2. The appeal arises from the judgment of the learned Magistrate in Sexual Offences Case No. E023/2021 in the Senior Resident Magistrate’s Court at Nkubu where the appellant was charged with defilement contrary to Section 8(1) (2) of the Sexual Offences Act No. 3 of 2006. The particulars of the charge were that on the 28/4/2019 at around 1300 hours at [Particulars Withheld] Imenti – South Sub-County within Meru County, intentionally and unlawfully cause his penis to penetrate the vagina of a girl aged seven (7) years at the time of the offence.

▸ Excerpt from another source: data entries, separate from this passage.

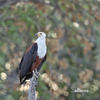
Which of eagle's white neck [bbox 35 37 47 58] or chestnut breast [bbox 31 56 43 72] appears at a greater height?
eagle's white neck [bbox 35 37 47 58]

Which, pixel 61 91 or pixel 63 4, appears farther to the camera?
pixel 63 4

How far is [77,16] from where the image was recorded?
8953 mm

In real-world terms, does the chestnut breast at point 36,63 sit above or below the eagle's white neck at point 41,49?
below

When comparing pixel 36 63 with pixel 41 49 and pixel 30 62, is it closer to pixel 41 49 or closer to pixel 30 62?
pixel 30 62

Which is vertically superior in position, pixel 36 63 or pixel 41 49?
pixel 41 49

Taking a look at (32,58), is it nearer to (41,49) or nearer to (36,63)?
(36,63)

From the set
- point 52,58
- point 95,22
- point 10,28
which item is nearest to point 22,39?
point 10,28

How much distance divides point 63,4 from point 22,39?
119cm

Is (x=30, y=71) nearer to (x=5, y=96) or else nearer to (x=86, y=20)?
(x=5, y=96)

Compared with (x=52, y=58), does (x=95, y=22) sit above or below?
above

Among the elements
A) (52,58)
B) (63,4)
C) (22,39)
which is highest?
(63,4)

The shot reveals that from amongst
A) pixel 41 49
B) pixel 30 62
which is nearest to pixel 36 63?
pixel 30 62

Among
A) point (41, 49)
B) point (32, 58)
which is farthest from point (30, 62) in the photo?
point (41, 49)

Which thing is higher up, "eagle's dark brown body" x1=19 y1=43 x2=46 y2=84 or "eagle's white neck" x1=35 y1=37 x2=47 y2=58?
"eagle's white neck" x1=35 y1=37 x2=47 y2=58
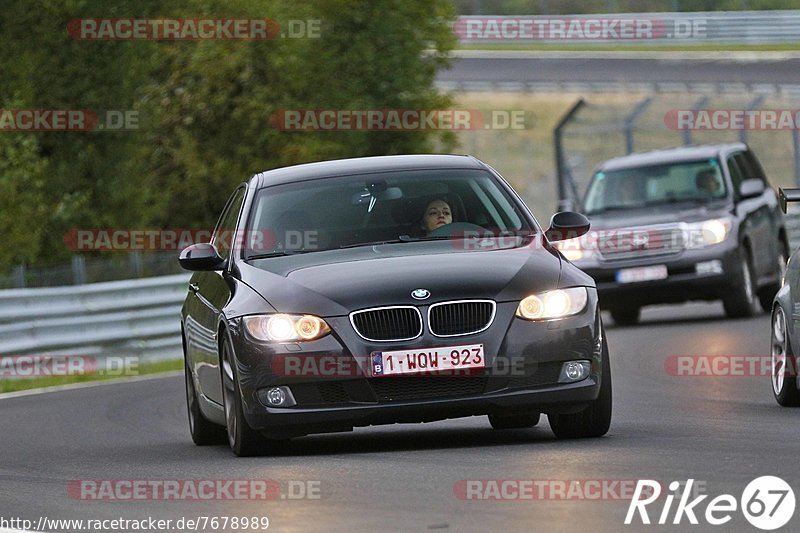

3. In the alternative the appellant was charged with committing an indecent act with a child contrary to Section 11 (1) of the Sexual Offences Act No. 3/2006. It was alleged that on the same date at the alleged time and place he intentionally and unlawfully touched the vagina of N.K a girl aged seven (7) years at the time of the incident with his penis.
4. The appellant denied the charges. A full trial was conducted and at the conclusion, he appellant was found guilty on the charge of defilement, was convicted and sentenced to serve life imprisonment. Aggrieved by the decision of the learned Magistrate, the appellant filed this appeal which initially raised seven grounds and was later amended. The appellant raised six (6) ground on the amended grounds and prayed that the appeal be allowed, the conviction be set aside and he be set at liberty. The state opposed the appeal and prayed that it be dismissed.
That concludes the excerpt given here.